# Work to complete
A - In the review of The Secret Guests, swap "historical" for "period" and write out everything from "It is unclear" down to "historical murder mystery.".
B - Write the next part of the review of The Secret Guests, picking up after its final sentence.

John Banville has released ‘The Secret Guests’ under the author name BW Black Photo: Gerry Mooney

John Banville has released ‘The Secret Guests’ under the author name BW Black Photo: Gerry Mooney

The Secret Guests

The Secret Guests


John Banville has released ‘The Secret Guests’ under the author name BW Black Photo: Gerry Mooney

It is unclear why this new novel by Benjamin Black - the genre fiction guise of John Banville - comes under the author name 'BW Black'. While not one of the Quirke mysteries that the esteemed writer has based his parallel alter-ego on, The Secret Guests is more closely related to Prague Nights, his 2018 historical murder mystery.

It could be that Wexford's 'other' laureate wishes to distance himself further from the narrator of these spirited and overtly arch yarns. Whether 1950s Dublin in the case of Quirke, or the imperial Bohemia setting of Prague Nights, ideas of the Booker-winner wielding a sock puppet to indulge his love of thriller writing can be a distraction.

# Provided material
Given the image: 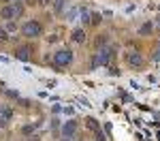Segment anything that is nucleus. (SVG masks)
Masks as SVG:
<instances>
[{
    "instance_id": "1",
    "label": "nucleus",
    "mask_w": 160,
    "mask_h": 141,
    "mask_svg": "<svg viewBox=\"0 0 160 141\" xmlns=\"http://www.w3.org/2000/svg\"><path fill=\"white\" fill-rule=\"evenodd\" d=\"M22 34H24L26 38H38L43 34V26L38 24L37 19H30V22H26V24L22 26Z\"/></svg>"
},
{
    "instance_id": "2",
    "label": "nucleus",
    "mask_w": 160,
    "mask_h": 141,
    "mask_svg": "<svg viewBox=\"0 0 160 141\" xmlns=\"http://www.w3.org/2000/svg\"><path fill=\"white\" fill-rule=\"evenodd\" d=\"M73 62V51L71 49H58L53 53V66L56 68H64Z\"/></svg>"
},
{
    "instance_id": "3",
    "label": "nucleus",
    "mask_w": 160,
    "mask_h": 141,
    "mask_svg": "<svg viewBox=\"0 0 160 141\" xmlns=\"http://www.w3.org/2000/svg\"><path fill=\"white\" fill-rule=\"evenodd\" d=\"M113 56H115V53H113V49H105V47H102V49L96 53V58H98V64H100V66H107Z\"/></svg>"
},
{
    "instance_id": "4",
    "label": "nucleus",
    "mask_w": 160,
    "mask_h": 141,
    "mask_svg": "<svg viewBox=\"0 0 160 141\" xmlns=\"http://www.w3.org/2000/svg\"><path fill=\"white\" fill-rule=\"evenodd\" d=\"M0 19H4V22L15 19V7H13V4H4V7L0 9Z\"/></svg>"
},
{
    "instance_id": "5",
    "label": "nucleus",
    "mask_w": 160,
    "mask_h": 141,
    "mask_svg": "<svg viewBox=\"0 0 160 141\" xmlns=\"http://www.w3.org/2000/svg\"><path fill=\"white\" fill-rule=\"evenodd\" d=\"M15 58L22 60V62H30V58H32V49H30V47H17V49H15Z\"/></svg>"
},
{
    "instance_id": "6",
    "label": "nucleus",
    "mask_w": 160,
    "mask_h": 141,
    "mask_svg": "<svg viewBox=\"0 0 160 141\" xmlns=\"http://www.w3.org/2000/svg\"><path fill=\"white\" fill-rule=\"evenodd\" d=\"M126 60H128V64H130L132 68H137V66H143V56H141V53H137V51L126 53Z\"/></svg>"
},
{
    "instance_id": "7",
    "label": "nucleus",
    "mask_w": 160,
    "mask_h": 141,
    "mask_svg": "<svg viewBox=\"0 0 160 141\" xmlns=\"http://www.w3.org/2000/svg\"><path fill=\"white\" fill-rule=\"evenodd\" d=\"M75 133H77V122H64V126H62V137H75Z\"/></svg>"
},
{
    "instance_id": "8",
    "label": "nucleus",
    "mask_w": 160,
    "mask_h": 141,
    "mask_svg": "<svg viewBox=\"0 0 160 141\" xmlns=\"http://www.w3.org/2000/svg\"><path fill=\"white\" fill-rule=\"evenodd\" d=\"M86 126L90 128L92 133H98V130H100V124H98L96 118H86Z\"/></svg>"
},
{
    "instance_id": "9",
    "label": "nucleus",
    "mask_w": 160,
    "mask_h": 141,
    "mask_svg": "<svg viewBox=\"0 0 160 141\" xmlns=\"http://www.w3.org/2000/svg\"><path fill=\"white\" fill-rule=\"evenodd\" d=\"M73 41L75 43H86V30L83 28H77L73 32Z\"/></svg>"
},
{
    "instance_id": "10",
    "label": "nucleus",
    "mask_w": 160,
    "mask_h": 141,
    "mask_svg": "<svg viewBox=\"0 0 160 141\" xmlns=\"http://www.w3.org/2000/svg\"><path fill=\"white\" fill-rule=\"evenodd\" d=\"M152 32H154V26L149 24V22H148V24H143L141 28H139V34H141V37H149Z\"/></svg>"
},
{
    "instance_id": "11",
    "label": "nucleus",
    "mask_w": 160,
    "mask_h": 141,
    "mask_svg": "<svg viewBox=\"0 0 160 141\" xmlns=\"http://www.w3.org/2000/svg\"><path fill=\"white\" fill-rule=\"evenodd\" d=\"M0 118H4L7 122H9V120L13 118V111L9 109V107H7V105H0Z\"/></svg>"
},
{
    "instance_id": "12",
    "label": "nucleus",
    "mask_w": 160,
    "mask_h": 141,
    "mask_svg": "<svg viewBox=\"0 0 160 141\" xmlns=\"http://www.w3.org/2000/svg\"><path fill=\"white\" fill-rule=\"evenodd\" d=\"M64 4H66V0H53V11L62 13L64 11Z\"/></svg>"
},
{
    "instance_id": "13",
    "label": "nucleus",
    "mask_w": 160,
    "mask_h": 141,
    "mask_svg": "<svg viewBox=\"0 0 160 141\" xmlns=\"http://www.w3.org/2000/svg\"><path fill=\"white\" fill-rule=\"evenodd\" d=\"M81 22H83V24H92V15H90V13L88 11H81Z\"/></svg>"
},
{
    "instance_id": "14",
    "label": "nucleus",
    "mask_w": 160,
    "mask_h": 141,
    "mask_svg": "<svg viewBox=\"0 0 160 141\" xmlns=\"http://www.w3.org/2000/svg\"><path fill=\"white\" fill-rule=\"evenodd\" d=\"M75 17H77V9H75V7H71V9H68V13H66V19H68V22H75Z\"/></svg>"
},
{
    "instance_id": "15",
    "label": "nucleus",
    "mask_w": 160,
    "mask_h": 141,
    "mask_svg": "<svg viewBox=\"0 0 160 141\" xmlns=\"http://www.w3.org/2000/svg\"><path fill=\"white\" fill-rule=\"evenodd\" d=\"M100 64H98V58H96V53L92 56V60H90V71H96Z\"/></svg>"
},
{
    "instance_id": "16",
    "label": "nucleus",
    "mask_w": 160,
    "mask_h": 141,
    "mask_svg": "<svg viewBox=\"0 0 160 141\" xmlns=\"http://www.w3.org/2000/svg\"><path fill=\"white\" fill-rule=\"evenodd\" d=\"M34 128H37V124H26V126L22 128V133H24V135H30V133H34Z\"/></svg>"
},
{
    "instance_id": "17",
    "label": "nucleus",
    "mask_w": 160,
    "mask_h": 141,
    "mask_svg": "<svg viewBox=\"0 0 160 141\" xmlns=\"http://www.w3.org/2000/svg\"><path fill=\"white\" fill-rule=\"evenodd\" d=\"M4 30H7V32H15V30H17V26H15V22H7V26H4Z\"/></svg>"
},
{
    "instance_id": "18",
    "label": "nucleus",
    "mask_w": 160,
    "mask_h": 141,
    "mask_svg": "<svg viewBox=\"0 0 160 141\" xmlns=\"http://www.w3.org/2000/svg\"><path fill=\"white\" fill-rule=\"evenodd\" d=\"M7 41H9V32L4 28H0V43H7Z\"/></svg>"
},
{
    "instance_id": "19",
    "label": "nucleus",
    "mask_w": 160,
    "mask_h": 141,
    "mask_svg": "<svg viewBox=\"0 0 160 141\" xmlns=\"http://www.w3.org/2000/svg\"><path fill=\"white\" fill-rule=\"evenodd\" d=\"M100 19H102V17H100V13H94V15H92V24H94V26H98Z\"/></svg>"
},
{
    "instance_id": "20",
    "label": "nucleus",
    "mask_w": 160,
    "mask_h": 141,
    "mask_svg": "<svg viewBox=\"0 0 160 141\" xmlns=\"http://www.w3.org/2000/svg\"><path fill=\"white\" fill-rule=\"evenodd\" d=\"M107 43V38H105V34H98V38H96V47H100V45H105Z\"/></svg>"
},
{
    "instance_id": "21",
    "label": "nucleus",
    "mask_w": 160,
    "mask_h": 141,
    "mask_svg": "<svg viewBox=\"0 0 160 141\" xmlns=\"http://www.w3.org/2000/svg\"><path fill=\"white\" fill-rule=\"evenodd\" d=\"M7 94H9V96H11V98H19V94H17V92H13V90H9V92H7Z\"/></svg>"
},
{
    "instance_id": "22",
    "label": "nucleus",
    "mask_w": 160,
    "mask_h": 141,
    "mask_svg": "<svg viewBox=\"0 0 160 141\" xmlns=\"http://www.w3.org/2000/svg\"><path fill=\"white\" fill-rule=\"evenodd\" d=\"M96 141H105V135H102L100 130H98V133H96Z\"/></svg>"
},
{
    "instance_id": "23",
    "label": "nucleus",
    "mask_w": 160,
    "mask_h": 141,
    "mask_svg": "<svg viewBox=\"0 0 160 141\" xmlns=\"http://www.w3.org/2000/svg\"><path fill=\"white\" fill-rule=\"evenodd\" d=\"M51 0H37V4H41V7H45V4H49Z\"/></svg>"
},
{
    "instance_id": "24",
    "label": "nucleus",
    "mask_w": 160,
    "mask_h": 141,
    "mask_svg": "<svg viewBox=\"0 0 160 141\" xmlns=\"http://www.w3.org/2000/svg\"><path fill=\"white\" fill-rule=\"evenodd\" d=\"M7 126V120H4V118H0V128H4Z\"/></svg>"
},
{
    "instance_id": "25",
    "label": "nucleus",
    "mask_w": 160,
    "mask_h": 141,
    "mask_svg": "<svg viewBox=\"0 0 160 141\" xmlns=\"http://www.w3.org/2000/svg\"><path fill=\"white\" fill-rule=\"evenodd\" d=\"M34 2H37V0H26V4H28V7H32Z\"/></svg>"
},
{
    "instance_id": "26",
    "label": "nucleus",
    "mask_w": 160,
    "mask_h": 141,
    "mask_svg": "<svg viewBox=\"0 0 160 141\" xmlns=\"http://www.w3.org/2000/svg\"><path fill=\"white\" fill-rule=\"evenodd\" d=\"M60 141H73V137H62Z\"/></svg>"
},
{
    "instance_id": "27",
    "label": "nucleus",
    "mask_w": 160,
    "mask_h": 141,
    "mask_svg": "<svg viewBox=\"0 0 160 141\" xmlns=\"http://www.w3.org/2000/svg\"><path fill=\"white\" fill-rule=\"evenodd\" d=\"M28 141H38V137H28Z\"/></svg>"
},
{
    "instance_id": "28",
    "label": "nucleus",
    "mask_w": 160,
    "mask_h": 141,
    "mask_svg": "<svg viewBox=\"0 0 160 141\" xmlns=\"http://www.w3.org/2000/svg\"><path fill=\"white\" fill-rule=\"evenodd\" d=\"M13 2H22V0H13Z\"/></svg>"
},
{
    "instance_id": "29",
    "label": "nucleus",
    "mask_w": 160,
    "mask_h": 141,
    "mask_svg": "<svg viewBox=\"0 0 160 141\" xmlns=\"http://www.w3.org/2000/svg\"><path fill=\"white\" fill-rule=\"evenodd\" d=\"M4 2H11V0H4Z\"/></svg>"
},
{
    "instance_id": "30",
    "label": "nucleus",
    "mask_w": 160,
    "mask_h": 141,
    "mask_svg": "<svg viewBox=\"0 0 160 141\" xmlns=\"http://www.w3.org/2000/svg\"><path fill=\"white\" fill-rule=\"evenodd\" d=\"M158 26H160V19H158Z\"/></svg>"
}]
</instances>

# Expected outputs
A -
It is unclear why this new novel by Benjamin Black - the genre fiction guise of John Banville - comes under the author name 'BW Black'. While not one of the Quirke mysteries that the esteemed writer has based his parallel alter-ego on, The Secret Guests is more closely related to Prague Nights, his 2018 period murder mystery.

B -
Banville's affection for racier climes wafts off the pages here, to the point that The Secret Guests is almost a giddy experience that lays out its cast of characters and scenes as if in anticipation of its own TV adaptation. (In fact, he had originally pitched the idea to the BBC but the project never took flight.)

Some years ago, an irresistible rumour reached Banville: during the Blitz, the young princesses Elizabeth and Margaret were smuggled out of London to Tipperary to keep them safe from harm without the need to run the treacherous North Atlantic gauntlet to Canada. He duly fleshed out the idea, knowing full well that such a backdrop presents so many themes that the action could be placed against and sparked off.

We open with a shady meeting in a private members' club in Dublin. A suave British embassy representative asks a favour of the Irish minister for external affairs, promising coal in return for the girls' safe harbour. Watching on is Strafford, a Garda detective of Protestant stock. Right off the bat, Banville is awakening the myriad complexities in the fledgling state, from post-colonial hangovers to the dynamics of the Catholic and Protestant social branches.

The girls themselves offer so much colour - their privilege, their tender age, the emerging hormonal beat fighting against the enforced composure of royalty.

Escorting them to deepest, darkest Tipperary is Celia Nashe, a Special Branch operative who despite her excellence needed her father's pull to secure transfer to MI5 (such were the times women lived in, Banville reminds us).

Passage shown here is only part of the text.